New research reveals location of original St Canice's Cathedral

Experts have uncovered the position of the original St Canice's Cathedral which existed until the Normans pulled it down almost 800 years ago to make way for the present building.

New research to be published in the next few weeks shows the old St Canice's was built on the east side of the round tower closest to the River Nore. The building appears to have been substantial and may have been similar to the famous Romanesque churches at Cashel and Ardmore.

The Normans demolished the original church in the late 12th century to cow local residents. The magnificent cathedral that stands to this day was then constructed to impress on locals the extent of Norman power.

The original cathedral and palace were lost from memory and their whereabouts was a mystery for almost 800 years. But now, through the use of modern technology, they have been rediscovered in a Heritage Council-funded project carried out by the Kilkenny Archaeological Society.
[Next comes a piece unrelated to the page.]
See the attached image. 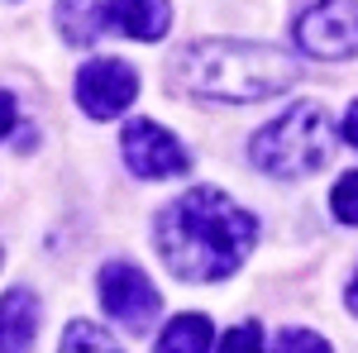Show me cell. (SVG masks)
I'll list each match as a JSON object with an SVG mask.
<instances>
[{"label":"cell","mask_w":358,"mask_h":353,"mask_svg":"<svg viewBox=\"0 0 358 353\" xmlns=\"http://www.w3.org/2000/svg\"><path fill=\"white\" fill-rule=\"evenodd\" d=\"M258 239V219L215 187H192L153 219V244L172 277L182 282H224L239 272Z\"/></svg>","instance_id":"cell-1"},{"label":"cell","mask_w":358,"mask_h":353,"mask_svg":"<svg viewBox=\"0 0 358 353\" xmlns=\"http://www.w3.org/2000/svg\"><path fill=\"white\" fill-rule=\"evenodd\" d=\"M296 77H301L296 57L268 48V43H239V38L187 43L172 62V82L182 91L206 96V101H229V106L277 96V91L296 86Z\"/></svg>","instance_id":"cell-2"},{"label":"cell","mask_w":358,"mask_h":353,"mask_svg":"<svg viewBox=\"0 0 358 353\" xmlns=\"http://www.w3.org/2000/svg\"><path fill=\"white\" fill-rule=\"evenodd\" d=\"M330 148H334L330 115L320 106H310V101H301L287 115H277L268 129L253 134L248 158L268 177H306V172H320L330 163Z\"/></svg>","instance_id":"cell-3"},{"label":"cell","mask_w":358,"mask_h":353,"mask_svg":"<svg viewBox=\"0 0 358 353\" xmlns=\"http://www.w3.org/2000/svg\"><path fill=\"white\" fill-rule=\"evenodd\" d=\"M120 153H124L129 172L143 182H167V177H182L192 167V153L182 148V138L163 129L158 120H129L120 134Z\"/></svg>","instance_id":"cell-4"},{"label":"cell","mask_w":358,"mask_h":353,"mask_svg":"<svg viewBox=\"0 0 358 353\" xmlns=\"http://www.w3.org/2000/svg\"><path fill=\"white\" fill-rule=\"evenodd\" d=\"M101 305H106V315L120 320V325L129 329V334H143V329L158 320V287L134 268V263H106L101 268Z\"/></svg>","instance_id":"cell-5"},{"label":"cell","mask_w":358,"mask_h":353,"mask_svg":"<svg viewBox=\"0 0 358 353\" xmlns=\"http://www.w3.org/2000/svg\"><path fill=\"white\" fill-rule=\"evenodd\" d=\"M296 43L306 57H354L358 53V5H306L296 15Z\"/></svg>","instance_id":"cell-6"},{"label":"cell","mask_w":358,"mask_h":353,"mask_svg":"<svg viewBox=\"0 0 358 353\" xmlns=\"http://www.w3.org/2000/svg\"><path fill=\"white\" fill-rule=\"evenodd\" d=\"M134 96H138V77L120 57H96L77 72V106L91 120H115L120 110H129Z\"/></svg>","instance_id":"cell-7"},{"label":"cell","mask_w":358,"mask_h":353,"mask_svg":"<svg viewBox=\"0 0 358 353\" xmlns=\"http://www.w3.org/2000/svg\"><path fill=\"white\" fill-rule=\"evenodd\" d=\"M38 296L29 287H15L0 296V353H29L34 339H38Z\"/></svg>","instance_id":"cell-8"},{"label":"cell","mask_w":358,"mask_h":353,"mask_svg":"<svg viewBox=\"0 0 358 353\" xmlns=\"http://www.w3.org/2000/svg\"><path fill=\"white\" fill-rule=\"evenodd\" d=\"M101 24L120 29L129 38H163L167 24H172V5H148V0H124V5H101Z\"/></svg>","instance_id":"cell-9"},{"label":"cell","mask_w":358,"mask_h":353,"mask_svg":"<svg viewBox=\"0 0 358 353\" xmlns=\"http://www.w3.org/2000/svg\"><path fill=\"white\" fill-rule=\"evenodd\" d=\"M206 349H210V320L201 310H187V315H177L158 334V349L153 353H206Z\"/></svg>","instance_id":"cell-10"},{"label":"cell","mask_w":358,"mask_h":353,"mask_svg":"<svg viewBox=\"0 0 358 353\" xmlns=\"http://www.w3.org/2000/svg\"><path fill=\"white\" fill-rule=\"evenodd\" d=\"M57 29H62V38L67 43H77V48H91L96 43V34H101V5H57Z\"/></svg>","instance_id":"cell-11"},{"label":"cell","mask_w":358,"mask_h":353,"mask_svg":"<svg viewBox=\"0 0 358 353\" xmlns=\"http://www.w3.org/2000/svg\"><path fill=\"white\" fill-rule=\"evenodd\" d=\"M57 353H124V349H120L101 325H91V320H72V325L62 329V349H57Z\"/></svg>","instance_id":"cell-12"},{"label":"cell","mask_w":358,"mask_h":353,"mask_svg":"<svg viewBox=\"0 0 358 353\" xmlns=\"http://www.w3.org/2000/svg\"><path fill=\"white\" fill-rule=\"evenodd\" d=\"M273 353H334V349L320 339V334H315V329H301V325H296V329H282V334H277Z\"/></svg>","instance_id":"cell-13"},{"label":"cell","mask_w":358,"mask_h":353,"mask_svg":"<svg viewBox=\"0 0 358 353\" xmlns=\"http://www.w3.org/2000/svg\"><path fill=\"white\" fill-rule=\"evenodd\" d=\"M334 215L344 224H358V167L334 182Z\"/></svg>","instance_id":"cell-14"},{"label":"cell","mask_w":358,"mask_h":353,"mask_svg":"<svg viewBox=\"0 0 358 353\" xmlns=\"http://www.w3.org/2000/svg\"><path fill=\"white\" fill-rule=\"evenodd\" d=\"M220 353H263V325L248 320V325L229 329V334L220 339Z\"/></svg>","instance_id":"cell-15"},{"label":"cell","mask_w":358,"mask_h":353,"mask_svg":"<svg viewBox=\"0 0 358 353\" xmlns=\"http://www.w3.org/2000/svg\"><path fill=\"white\" fill-rule=\"evenodd\" d=\"M339 134H344V143H354V148H358V101L344 110V124H339Z\"/></svg>","instance_id":"cell-16"},{"label":"cell","mask_w":358,"mask_h":353,"mask_svg":"<svg viewBox=\"0 0 358 353\" xmlns=\"http://www.w3.org/2000/svg\"><path fill=\"white\" fill-rule=\"evenodd\" d=\"M10 124H15V96H10V91H0V138L10 134Z\"/></svg>","instance_id":"cell-17"},{"label":"cell","mask_w":358,"mask_h":353,"mask_svg":"<svg viewBox=\"0 0 358 353\" xmlns=\"http://www.w3.org/2000/svg\"><path fill=\"white\" fill-rule=\"evenodd\" d=\"M344 301H349V310H354V315H358V277H354V282H349V291H344Z\"/></svg>","instance_id":"cell-18"}]
</instances>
The technique used was called ‘geophysical survey', which employs sophisticated instruments to produce an X-ray like image of what lies beneath the ground. It is particularly adept at finding the remains of long-buried buildings. At St Canice's, both the graveyard and interior of the cathedral were investigated by the geophysics team of M. Gowan & Co. Ltd. This survey revealed that the previous cathedral was positioned on the East side of the round tower.
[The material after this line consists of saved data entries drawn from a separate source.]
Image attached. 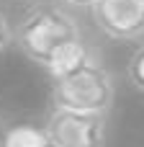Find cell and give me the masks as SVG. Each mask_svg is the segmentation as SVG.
I'll return each instance as SVG.
<instances>
[{
	"instance_id": "cell-1",
	"label": "cell",
	"mask_w": 144,
	"mask_h": 147,
	"mask_svg": "<svg viewBox=\"0 0 144 147\" xmlns=\"http://www.w3.org/2000/svg\"><path fill=\"white\" fill-rule=\"evenodd\" d=\"M85 39L77 18L62 5H33L13 26V41L26 59L46 67L70 44Z\"/></svg>"
},
{
	"instance_id": "cell-2",
	"label": "cell",
	"mask_w": 144,
	"mask_h": 147,
	"mask_svg": "<svg viewBox=\"0 0 144 147\" xmlns=\"http://www.w3.org/2000/svg\"><path fill=\"white\" fill-rule=\"evenodd\" d=\"M116 101V80L113 72L95 54L85 65L72 72L52 80V106L85 111V114H111Z\"/></svg>"
},
{
	"instance_id": "cell-3",
	"label": "cell",
	"mask_w": 144,
	"mask_h": 147,
	"mask_svg": "<svg viewBox=\"0 0 144 147\" xmlns=\"http://www.w3.org/2000/svg\"><path fill=\"white\" fill-rule=\"evenodd\" d=\"M54 147H106L108 145V116L85 114L70 109H54L44 124Z\"/></svg>"
},
{
	"instance_id": "cell-4",
	"label": "cell",
	"mask_w": 144,
	"mask_h": 147,
	"mask_svg": "<svg viewBox=\"0 0 144 147\" xmlns=\"http://www.w3.org/2000/svg\"><path fill=\"white\" fill-rule=\"evenodd\" d=\"M90 13L98 31L113 41L144 39V0H95Z\"/></svg>"
},
{
	"instance_id": "cell-5",
	"label": "cell",
	"mask_w": 144,
	"mask_h": 147,
	"mask_svg": "<svg viewBox=\"0 0 144 147\" xmlns=\"http://www.w3.org/2000/svg\"><path fill=\"white\" fill-rule=\"evenodd\" d=\"M0 147H54L46 129L36 124H13L0 137Z\"/></svg>"
},
{
	"instance_id": "cell-6",
	"label": "cell",
	"mask_w": 144,
	"mask_h": 147,
	"mask_svg": "<svg viewBox=\"0 0 144 147\" xmlns=\"http://www.w3.org/2000/svg\"><path fill=\"white\" fill-rule=\"evenodd\" d=\"M126 80L137 93L144 96V44L134 49V54L126 62Z\"/></svg>"
},
{
	"instance_id": "cell-7",
	"label": "cell",
	"mask_w": 144,
	"mask_h": 147,
	"mask_svg": "<svg viewBox=\"0 0 144 147\" xmlns=\"http://www.w3.org/2000/svg\"><path fill=\"white\" fill-rule=\"evenodd\" d=\"M10 44H13V26H10V21H8L5 10L0 8V54H3Z\"/></svg>"
},
{
	"instance_id": "cell-8",
	"label": "cell",
	"mask_w": 144,
	"mask_h": 147,
	"mask_svg": "<svg viewBox=\"0 0 144 147\" xmlns=\"http://www.w3.org/2000/svg\"><path fill=\"white\" fill-rule=\"evenodd\" d=\"M67 8H90L95 0H62Z\"/></svg>"
}]
</instances>
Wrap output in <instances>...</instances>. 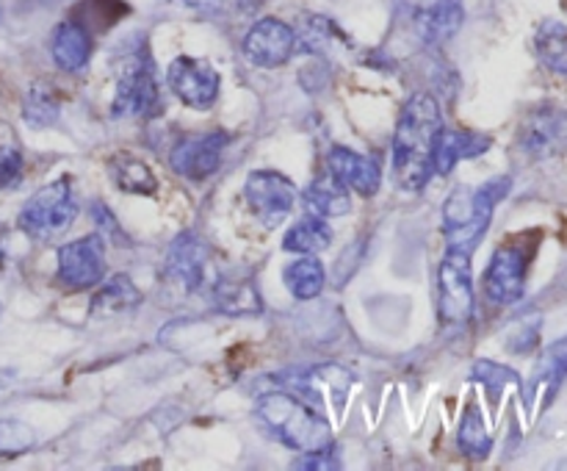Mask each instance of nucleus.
I'll return each instance as SVG.
<instances>
[{
  "instance_id": "obj_1",
  "label": "nucleus",
  "mask_w": 567,
  "mask_h": 471,
  "mask_svg": "<svg viewBox=\"0 0 567 471\" xmlns=\"http://www.w3.org/2000/svg\"><path fill=\"white\" fill-rule=\"evenodd\" d=\"M443 127L441 105L430 94H413L393 136V175L404 192H421L432 177V153Z\"/></svg>"
},
{
  "instance_id": "obj_2",
  "label": "nucleus",
  "mask_w": 567,
  "mask_h": 471,
  "mask_svg": "<svg viewBox=\"0 0 567 471\" xmlns=\"http://www.w3.org/2000/svg\"><path fill=\"white\" fill-rule=\"evenodd\" d=\"M509 186H513L509 177H493L480 188H454L443 208V233H446L449 249L474 253L491 227L496 205L509 194Z\"/></svg>"
},
{
  "instance_id": "obj_3",
  "label": "nucleus",
  "mask_w": 567,
  "mask_h": 471,
  "mask_svg": "<svg viewBox=\"0 0 567 471\" xmlns=\"http://www.w3.org/2000/svg\"><path fill=\"white\" fill-rule=\"evenodd\" d=\"M258 416L286 447L299 452H316L332 443L324 416L288 391H266L258 402Z\"/></svg>"
},
{
  "instance_id": "obj_4",
  "label": "nucleus",
  "mask_w": 567,
  "mask_h": 471,
  "mask_svg": "<svg viewBox=\"0 0 567 471\" xmlns=\"http://www.w3.org/2000/svg\"><path fill=\"white\" fill-rule=\"evenodd\" d=\"M540 231L518 233L493 253L485 272V294L496 305H513L524 297L526 275L540 247Z\"/></svg>"
},
{
  "instance_id": "obj_5",
  "label": "nucleus",
  "mask_w": 567,
  "mask_h": 471,
  "mask_svg": "<svg viewBox=\"0 0 567 471\" xmlns=\"http://www.w3.org/2000/svg\"><path fill=\"white\" fill-rule=\"evenodd\" d=\"M75 216V192H72L70 177H61V181L44 186L42 192H37L25 205H22L17 225H20L22 233L37 238V242H48V238L61 236V233L72 225Z\"/></svg>"
},
{
  "instance_id": "obj_6",
  "label": "nucleus",
  "mask_w": 567,
  "mask_h": 471,
  "mask_svg": "<svg viewBox=\"0 0 567 471\" xmlns=\"http://www.w3.org/2000/svg\"><path fill=\"white\" fill-rule=\"evenodd\" d=\"M158 83H155V66L144 44L138 42L136 50L122 61L120 81L114 94V116H150L158 111Z\"/></svg>"
},
{
  "instance_id": "obj_7",
  "label": "nucleus",
  "mask_w": 567,
  "mask_h": 471,
  "mask_svg": "<svg viewBox=\"0 0 567 471\" xmlns=\"http://www.w3.org/2000/svg\"><path fill=\"white\" fill-rule=\"evenodd\" d=\"M437 316L446 327L463 330L474 316V280H471V255L446 249L437 269Z\"/></svg>"
},
{
  "instance_id": "obj_8",
  "label": "nucleus",
  "mask_w": 567,
  "mask_h": 471,
  "mask_svg": "<svg viewBox=\"0 0 567 471\" xmlns=\"http://www.w3.org/2000/svg\"><path fill=\"white\" fill-rule=\"evenodd\" d=\"M244 194H247L249 208L255 211L260 222L266 227L282 225L288 214L293 208V199H297V188L288 177H282L280 172L260 170L252 172L247 177V186H244Z\"/></svg>"
},
{
  "instance_id": "obj_9",
  "label": "nucleus",
  "mask_w": 567,
  "mask_h": 471,
  "mask_svg": "<svg viewBox=\"0 0 567 471\" xmlns=\"http://www.w3.org/2000/svg\"><path fill=\"white\" fill-rule=\"evenodd\" d=\"M518 144L532 158H548L567 147V114L551 103H543L526 114L518 131Z\"/></svg>"
},
{
  "instance_id": "obj_10",
  "label": "nucleus",
  "mask_w": 567,
  "mask_h": 471,
  "mask_svg": "<svg viewBox=\"0 0 567 471\" xmlns=\"http://www.w3.org/2000/svg\"><path fill=\"white\" fill-rule=\"evenodd\" d=\"M169 89L192 109H210L219 98V72L205 59L177 55L166 72Z\"/></svg>"
},
{
  "instance_id": "obj_11",
  "label": "nucleus",
  "mask_w": 567,
  "mask_h": 471,
  "mask_svg": "<svg viewBox=\"0 0 567 471\" xmlns=\"http://www.w3.org/2000/svg\"><path fill=\"white\" fill-rule=\"evenodd\" d=\"M105 275V242L100 233L59 249V280L70 288H89Z\"/></svg>"
},
{
  "instance_id": "obj_12",
  "label": "nucleus",
  "mask_w": 567,
  "mask_h": 471,
  "mask_svg": "<svg viewBox=\"0 0 567 471\" xmlns=\"http://www.w3.org/2000/svg\"><path fill=\"white\" fill-rule=\"evenodd\" d=\"M225 147V133H199V136H188L172 147L169 164L177 175L188 177V181H205L219 170Z\"/></svg>"
},
{
  "instance_id": "obj_13",
  "label": "nucleus",
  "mask_w": 567,
  "mask_h": 471,
  "mask_svg": "<svg viewBox=\"0 0 567 471\" xmlns=\"http://www.w3.org/2000/svg\"><path fill=\"white\" fill-rule=\"evenodd\" d=\"M293 44H297L293 28L282 20H275V17H266L249 28L247 39H244V53L252 64L271 70V66H280L291 59Z\"/></svg>"
},
{
  "instance_id": "obj_14",
  "label": "nucleus",
  "mask_w": 567,
  "mask_h": 471,
  "mask_svg": "<svg viewBox=\"0 0 567 471\" xmlns=\"http://www.w3.org/2000/svg\"><path fill=\"white\" fill-rule=\"evenodd\" d=\"M327 164H330V172L343 186L354 188L363 197L380 192L382 172L377 161L369 158V155H360L349 147H332L330 155H327Z\"/></svg>"
},
{
  "instance_id": "obj_15",
  "label": "nucleus",
  "mask_w": 567,
  "mask_h": 471,
  "mask_svg": "<svg viewBox=\"0 0 567 471\" xmlns=\"http://www.w3.org/2000/svg\"><path fill=\"white\" fill-rule=\"evenodd\" d=\"M205 264H208V249H205L203 238L194 236V233H183V236L175 238V244L169 247V258H166V269L188 291H199L203 288Z\"/></svg>"
},
{
  "instance_id": "obj_16",
  "label": "nucleus",
  "mask_w": 567,
  "mask_h": 471,
  "mask_svg": "<svg viewBox=\"0 0 567 471\" xmlns=\"http://www.w3.org/2000/svg\"><path fill=\"white\" fill-rule=\"evenodd\" d=\"M491 144L493 139L482 136V133L449 131V127H441L435 142V153H432V166H435V172H441V175H449L460 161L487 153Z\"/></svg>"
},
{
  "instance_id": "obj_17",
  "label": "nucleus",
  "mask_w": 567,
  "mask_h": 471,
  "mask_svg": "<svg viewBox=\"0 0 567 471\" xmlns=\"http://www.w3.org/2000/svg\"><path fill=\"white\" fill-rule=\"evenodd\" d=\"M463 25V0H435L415 17L421 39L426 44H443Z\"/></svg>"
},
{
  "instance_id": "obj_18",
  "label": "nucleus",
  "mask_w": 567,
  "mask_h": 471,
  "mask_svg": "<svg viewBox=\"0 0 567 471\" xmlns=\"http://www.w3.org/2000/svg\"><path fill=\"white\" fill-rule=\"evenodd\" d=\"M92 55V33L75 20H66L53 33V59L64 72H78Z\"/></svg>"
},
{
  "instance_id": "obj_19",
  "label": "nucleus",
  "mask_w": 567,
  "mask_h": 471,
  "mask_svg": "<svg viewBox=\"0 0 567 471\" xmlns=\"http://www.w3.org/2000/svg\"><path fill=\"white\" fill-rule=\"evenodd\" d=\"M305 208H308V214L330 219V216L349 214V211H352V197H349L347 186H343L332 172H327V175L316 177V181L305 188Z\"/></svg>"
},
{
  "instance_id": "obj_20",
  "label": "nucleus",
  "mask_w": 567,
  "mask_h": 471,
  "mask_svg": "<svg viewBox=\"0 0 567 471\" xmlns=\"http://www.w3.org/2000/svg\"><path fill=\"white\" fill-rule=\"evenodd\" d=\"M332 244V227L327 225L324 216L308 214L302 222L291 227L282 238V249L288 253H299V255H313L321 253Z\"/></svg>"
},
{
  "instance_id": "obj_21",
  "label": "nucleus",
  "mask_w": 567,
  "mask_h": 471,
  "mask_svg": "<svg viewBox=\"0 0 567 471\" xmlns=\"http://www.w3.org/2000/svg\"><path fill=\"white\" fill-rule=\"evenodd\" d=\"M142 303V291L133 286V280L127 275H116L94 294L92 299V314L94 316H114L125 314V310L136 308Z\"/></svg>"
},
{
  "instance_id": "obj_22",
  "label": "nucleus",
  "mask_w": 567,
  "mask_h": 471,
  "mask_svg": "<svg viewBox=\"0 0 567 471\" xmlns=\"http://www.w3.org/2000/svg\"><path fill=\"white\" fill-rule=\"evenodd\" d=\"M109 175L122 192L127 194H153L158 181H155L153 170L144 161L133 158V155L120 153L109 161Z\"/></svg>"
},
{
  "instance_id": "obj_23",
  "label": "nucleus",
  "mask_w": 567,
  "mask_h": 471,
  "mask_svg": "<svg viewBox=\"0 0 567 471\" xmlns=\"http://www.w3.org/2000/svg\"><path fill=\"white\" fill-rule=\"evenodd\" d=\"M535 50L543 64L557 75H567V25L559 20H546L535 33Z\"/></svg>"
},
{
  "instance_id": "obj_24",
  "label": "nucleus",
  "mask_w": 567,
  "mask_h": 471,
  "mask_svg": "<svg viewBox=\"0 0 567 471\" xmlns=\"http://www.w3.org/2000/svg\"><path fill=\"white\" fill-rule=\"evenodd\" d=\"M282 280H286L288 291L297 299H313L319 297L321 288H324V266H321L319 258H305L293 260L291 266H286L282 272Z\"/></svg>"
},
{
  "instance_id": "obj_25",
  "label": "nucleus",
  "mask_w": 567,
  "mask_h": 471,
  "mask_svg": "<svg viewBox=\"0 0 567 471\" xmlns=\"http://www.w3.org/2000/svg\"><path fill=\"white\" fill-rule=\"evenodd\" d=\"M216 305H219V310L233 316L264 310V299H260L252 280H219V286H216Z\"/></svg>"
},
{
  "instance_id": "obj_26",
  "label": "nucleus",
  "mask_w": 567,
  "mask_h": 471,
  "mask_svg": "<svg viewBox=\"0 0 567 471\" xmlns=\"http://www.w3.org/2000/svg\"><path fill=\"white\" fill-rule=\"evenodd\" d=\"M457 447L463 449L465 458L471 460H485L487 454H491L493 438L487 436V427L485 421H482V413L476 410V405H468L463 421H460Z\"/></svg>"
},
{
  "instance_id": "obj_27",
  "label": "nucleus",
  "mask_w": 567,
  "mask_h": 471,
  "mask_svg": "<svg viewBox=\"0 0 567 471\" xmlns=\"http://www.w3.org/2000/svg\"><path fill=\"white\" fill-rule=\"evenodd\" d=\"M567 377V338L557 341L554 347H548V352L543 355L540 366H537L535 375V391H546V402H551L554 393H557L559 382Z\"/></svg>"
},
{
  "instance_id": "obj_28",
  "label": "nucleus",
  "mask_w": 567,
  "mask_h": 471,
  "mask_svg": "<svg viewBox=\"0 0 567 471\" xmlns=\"http://www.w3.org/2000/svg\"><path fill=\"white\" fill-rule=\"evenodd\" d=\"M78 11H81V17L75 22H81L92 33L114 25L122 14H127V6L122 0H86V3L78 6Z\"/></svg>"
},
{
  "instance_id": "obj_29",
  "label": "nucleus",
  "mask_w": 567,
  "mask_h": 471,
  "mask_svg": "<svg viewBox=\"0 0 567 471\" xmlns=\"http://www.w3.org/2000/svg\"><path fill=\"white\" fill-rule=\"evenodd\" d=\"M37 443V432L14 419H0V458H17Z\"/></svg>"
},
{
  "instance_id": "obj_30",
  "label": "nucleus",
  "mask_w": 567,
  "mask_h": 471,
  "mask_svg": "<svg viewBox=\"0 0 567 471\" xmlns=\"http://www.w3.org/2000/svg\"><path fill=\"white\" fill-rule=\"evenodd\" d=\"M474 377L487 388V391H491L493 405H498L507 382H518V375H515V371H509L507 366L491 364V360H480V364L474 366Z\"/></svg>"
},
{
  "instance_id": "obj_31",
  "label": "nucleus",
  "mask_w": 567,
  "mask_h": 471,
  "mask_svg": "<svg viewBox=\"0 0 567 471\" xmlns=\"http://www.w3.org/2000/svg\"><path fill=\"white\" fill-rule=\"evenodd\" d=\"M55 111H59V105H55V100L50 98L48 89L37 86L31 94H28V103H25L28 122H33V125H48V122L55 120Z\"/></svg>"
},
{
  "instance_id": "obj_32",
  "label": "nucleus",
  "mask_w": 567,
  "mask_h": 471,
  "mask_svg": "<svg viewBox=\"0 0 567 471\" xmlns=\"http://www.w3.org/2000/svg\"><path fill=\"white\" fill-rule=\"evenodd\" d=\"M22 177V155L17 147H0V188L17 186Z\"/></svg>"
},
{
  "instance_id": "obj_33",
  "label": "nucleus",
  "mask_w": 567,
  "mask_h": 471,
  "mask_svg": "<svg viewBox=\"0 0 567 471\" xmlns=\"http://www.w3.org/2000/svg\"><path fill=\"white\" fill-rule=\"evenodd\" d=\"M183 3H188L192 9H199V11H216V9H221V3H225V0H183Z\"/></svg>"
},
{
  "instance_id": "obj_34",
  "label": "nucleus",
  "mask_w": 567,
  "mask_h": 471,
  "mask_svg": "<svg viewBox=\"0 0 567 471\" xmlns=\"http://www.w3.org/2000/svg\"><path fill=\"white\" fill-rule=\"evenodd\" d=\"M0 258H3V225H0Z\"/></svg>"
},
{
  "instance_id": "obj_35",
  "label": "nucleus",
  "mask_w": 567,
  "mask_h": 471,
  "mask_svg": "<svg viewBox=\"0 0 567 471\" xmlns=\"http://www.w3.org/2000/svg\"><path fill=\"white\" fill-rule=\"evenodd\" d=\"M565 6H567V0H565Z\"/></svg>"
}]
</instances>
Sections of an old structure discovered during the nineteenth century under the chancel can now most probably be identified with he palace of the kings of Ossory. This was also quite a substantial stone edifice and its position beside the Cathedral was undoubtedly hugely symbolic and again strikingly similar to the Rock of Cashel. Was St Canice's to Ossory what the Rock of Cashel was to Munster.

There were other interesting discoveries also: the lost burial vault of the Ormonde Butler of Kilkenny Castle was revealed beneath the high altar and burials apparently associated with the former cathedral were exposed around the round tower.